3.3 Description of Repair Components and Design Features The geometry of the replacement hardware (upper support, tie rod nut, and other associated upper support components) is shown in the attached GE design Documents.

These newly-designed components incorporate features that improve their ability to resist IGSCC. These features include: (1) a large fillet radius at the corner of the upper support; (2) increased width and thickness of the upper support; (3) sharp edges eliminated; and (4) a larger root radius of the tie rod nut threads. The original tie rod installation required that cutouts be made in the shroud head flange to accommodate the upper supports, which hang over the shroud flange. The width of the cutouts will be increased to accommodate the increased width of the modified upper supports.

4. STRUCTURAL AND DESIGN EVALUATION 4.1 Analysis Models and Methodology 4.1.1 Description of Structural Models and Analysis 4.1.1.1 Description of Seismic Model An input to the seismic model was the stiffness of the tie rod system. As discussed in Section 4.3 below, the overall tie rod assembly stiffness is changed by a small amount due to the modification to the tie rod upper support. The stiffness change has a negligible effect on the overall dynamic characteristics of the vessel and internals primary structure. Therefore, the seismic loads are judged to remain unchanged and the original seismic model (described in the original 1994 core shroud repair submittal -

Reference 1) was not revised.

4.1.1.2 Description of Structural Models Finite element analysis (FEA) and/or hand calculations were used to structurally analyze the modified upper support components and the tie rod nut. The original FEA of the upper support brackets used the COSMOS finite element code. The mesh size in the original model was coarse and not suitable for capturing peak stresses. A revised finite element analysis (FEA) of the replacement upper support bracket with refined mesh sizes has been performed using the ANSYS computer program. Details of the analysis, such as input criteria, applied loading, material properties, boundary conditions, and analysis methods are provided in Attachment 2. SNC also contracted Structural Integrity El-6

Enclosure 1 Edwin I. Hatch Nuclear Plant - Unit 1 Core Shroud Stabilizer Modification Evaluation Summary Associates, Inc. (SIA) to perform an independent third party review of the GE upper support finite element analysis methodology. SIA developed a similar ANSYS model and their results compared favorably to the GE results for the maximum principle tensile stress.

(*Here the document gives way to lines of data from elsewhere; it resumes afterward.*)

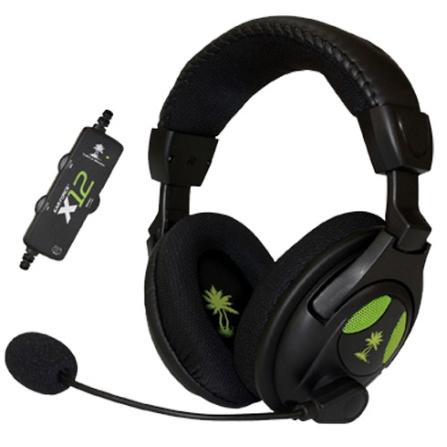 Fone de Ouvido com Fio para Xbox 360 - Turtle Beach - EAR Force X12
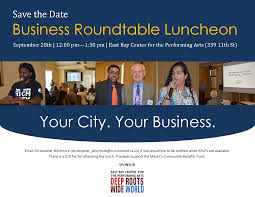 save the date business roundtable flyer 2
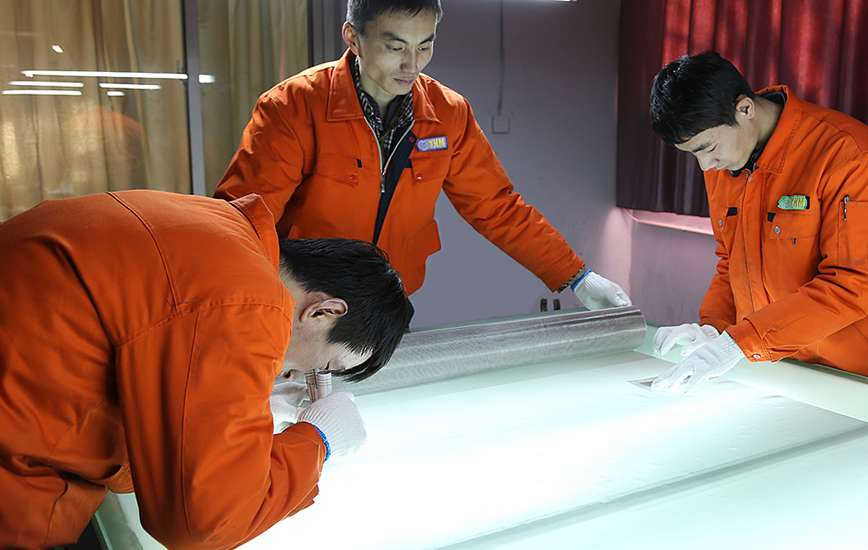 Products Quality Inspection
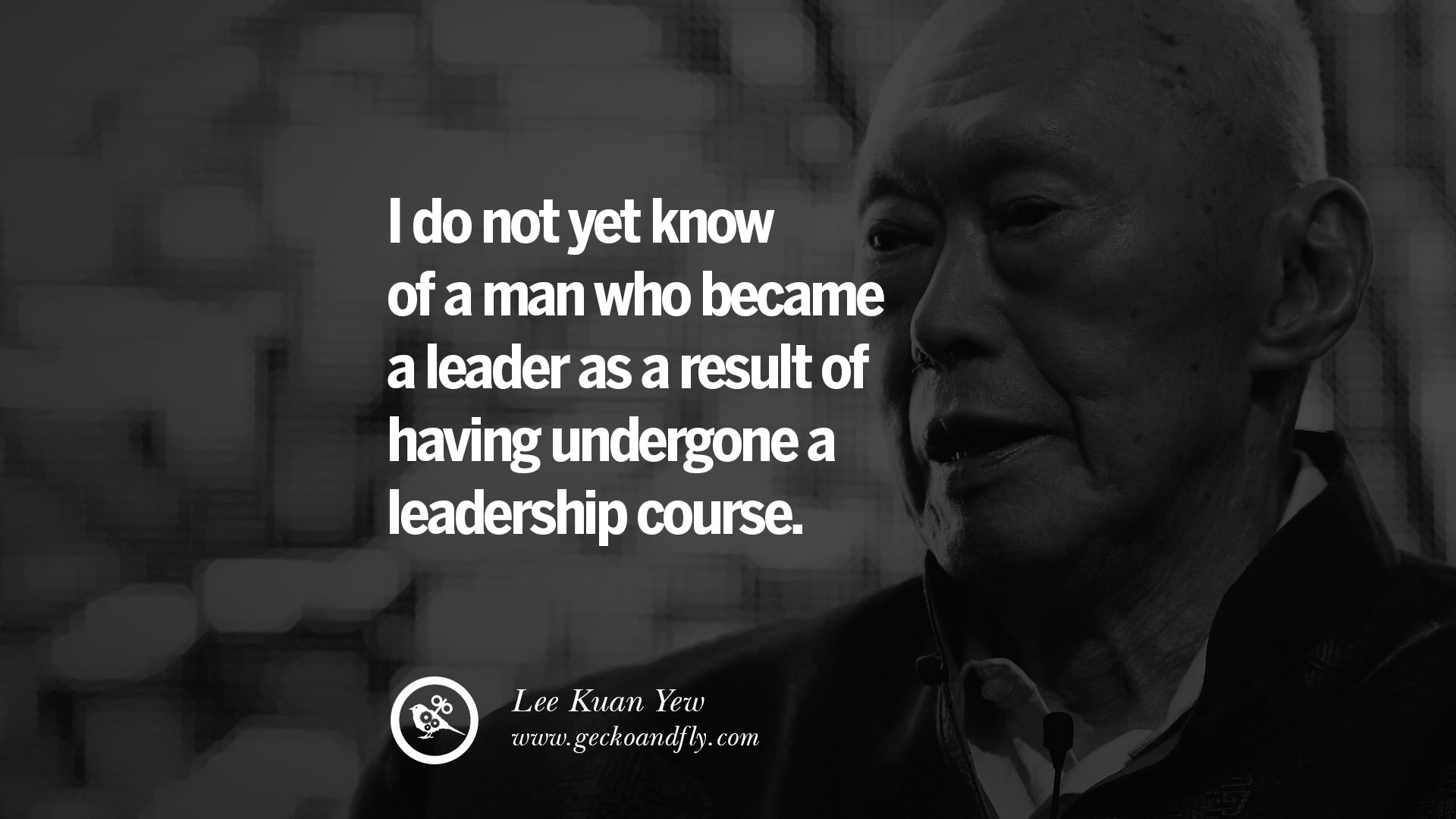 Inspiring Quotes: 25 Inspiring Lee Kuan Yew Quotes On From Third World To First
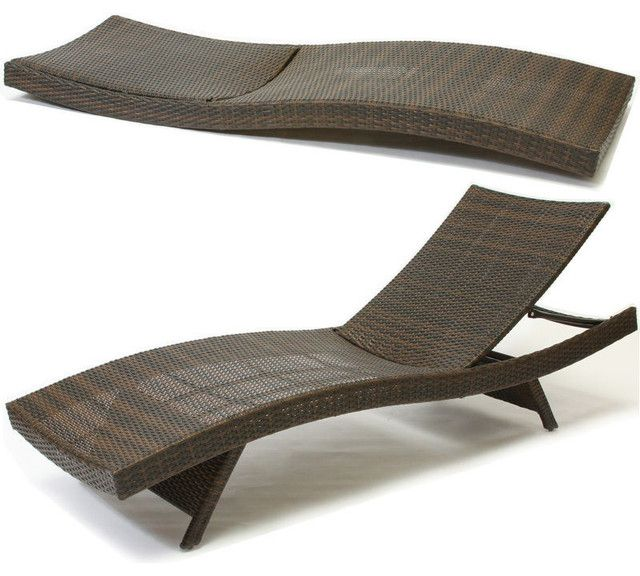Contemporary Outdoor Chaise Lounge Chair With Best Design Lounge
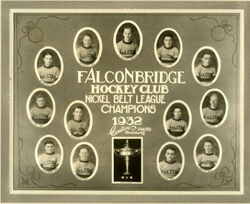 31-32Falconbridge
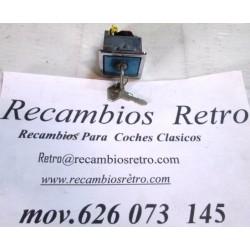 CERRADURA CON LLAVE PORTON RENAULT-21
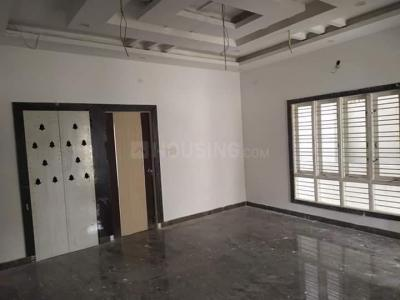 Gallery Cover Image of 860 Sq.ft 2 BHK Independent House for buy in Bommasandra for 5500000
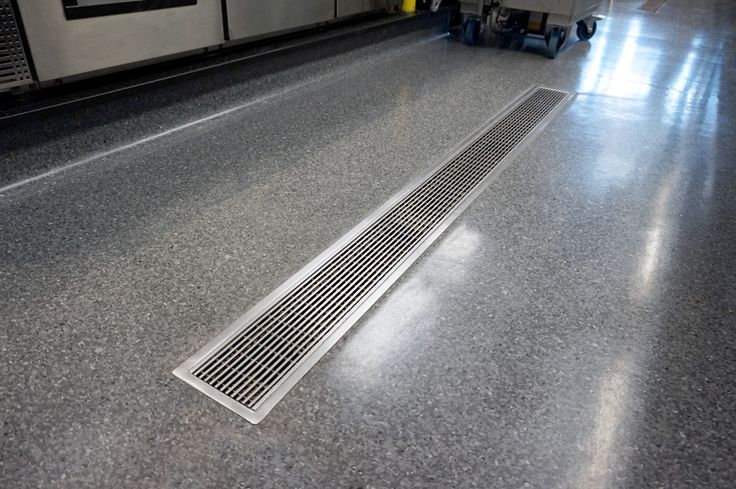 Allproof Vinyl Clamp Channel (VCC) Commercial Kitchen drainage solutions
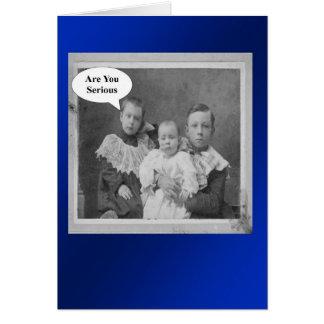 Hermanos del cumpleaños - retros tarjeta de felicitación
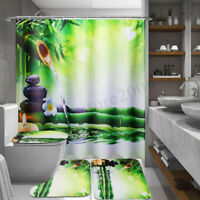 Bamboo Waterproof Bathroom Shower Curtain Toilet Cover Mat Non-Slip Rug Set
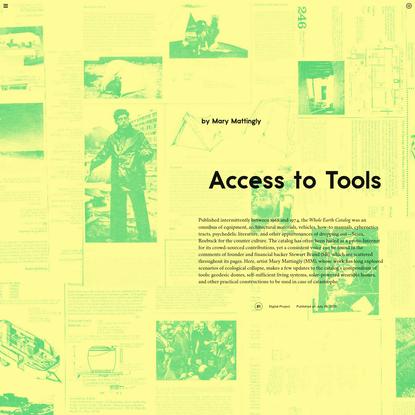 Mary Mattingly, Access to Tools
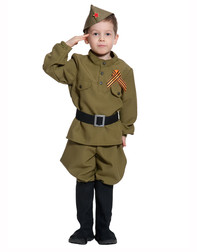 Red Army Uniform stage costume for boys ''Modern''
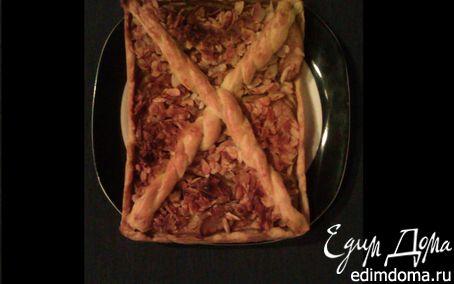 Рецепт Ромовый пирог с яблоками и миндалем (Apfelpirogge)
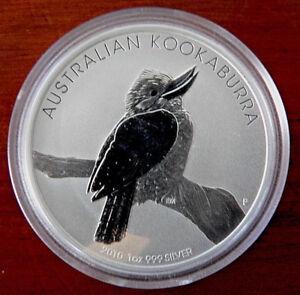 Perth Mint 1 Oz .999 Silver 2010 Australian Kookaburra  *FREE POST TRACK & SIGN*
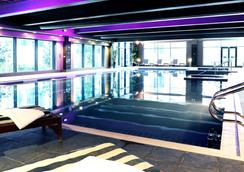 利兹南乡村酒店 - 利兹 - 游泳池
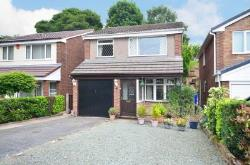Detached House For Sale  Gravelley Bank Staffordshire ST3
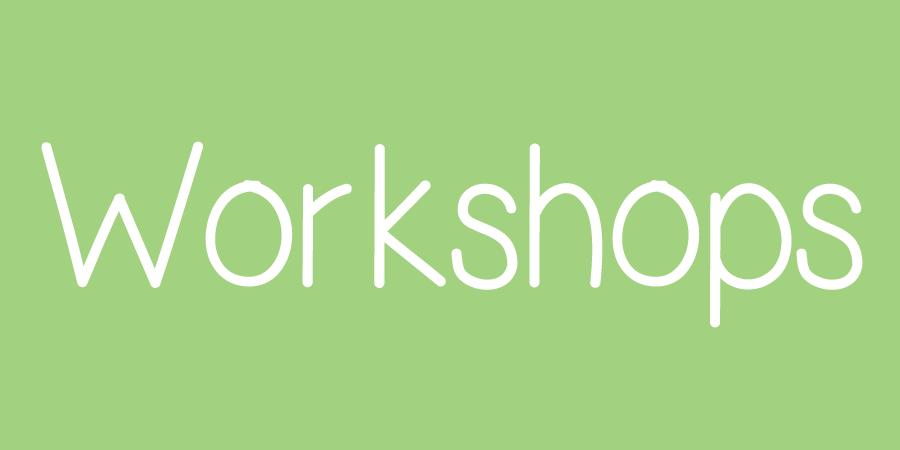 WorkshopsBox (1).png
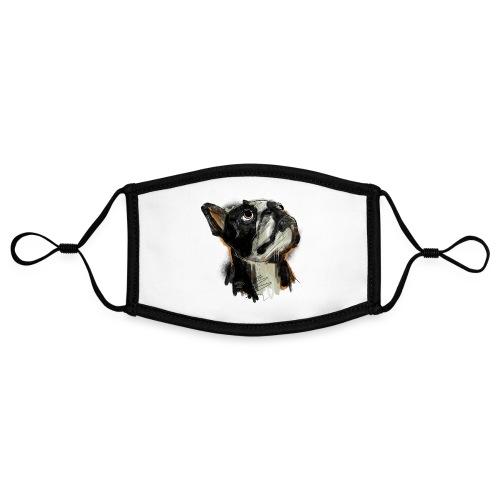 Französische Bulldogge Zeichnung - Kontrastmaske, einstellbar (Small)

The replacement hardware components (upper support, tie rod nut, and other associated upper support components) were evaluated for their susceptibility to IGSCC.

The design goal established by SNC was to maintain total stress, which includes peak stress, below 0.6Sy for all the new Alloy X-750 upper support components and the Alloy X-750 tie rod nut, thereby providing margin to the BWRVIP-84 criteria of 0.8Sy.

The replacement hardware components are also being evaluated against ASME Code allowable stresses. The values of Sm and Sy for Alloy X-750 material were specified in accordance with Code Case N-60-5 (Reference 21). This is consistent with BWRVIP-84, Section B.6.2. The membrane and bending stresses are calculated for these components to meet the ASME Code allowable stress limits. The results of the structural integrity evaluation are provided in Attachment 2.

4.1.2 Linear vs. Non-Linear Analysis Method As noted above, the proposed modification has an insignificant affect on the original seismic dynamic analysis; therefore, the original dynamic analysis methods are not changed by the proposed modification.

4.1.3 Weld Crack Model The proposed modification does not impact the original cracked shroud weld analysis that was included in the original 1996 core shroud repair submittal (Reference 9).

Therefore, modeling of the individual cracked shroud welds remains unchanged from the original analysis.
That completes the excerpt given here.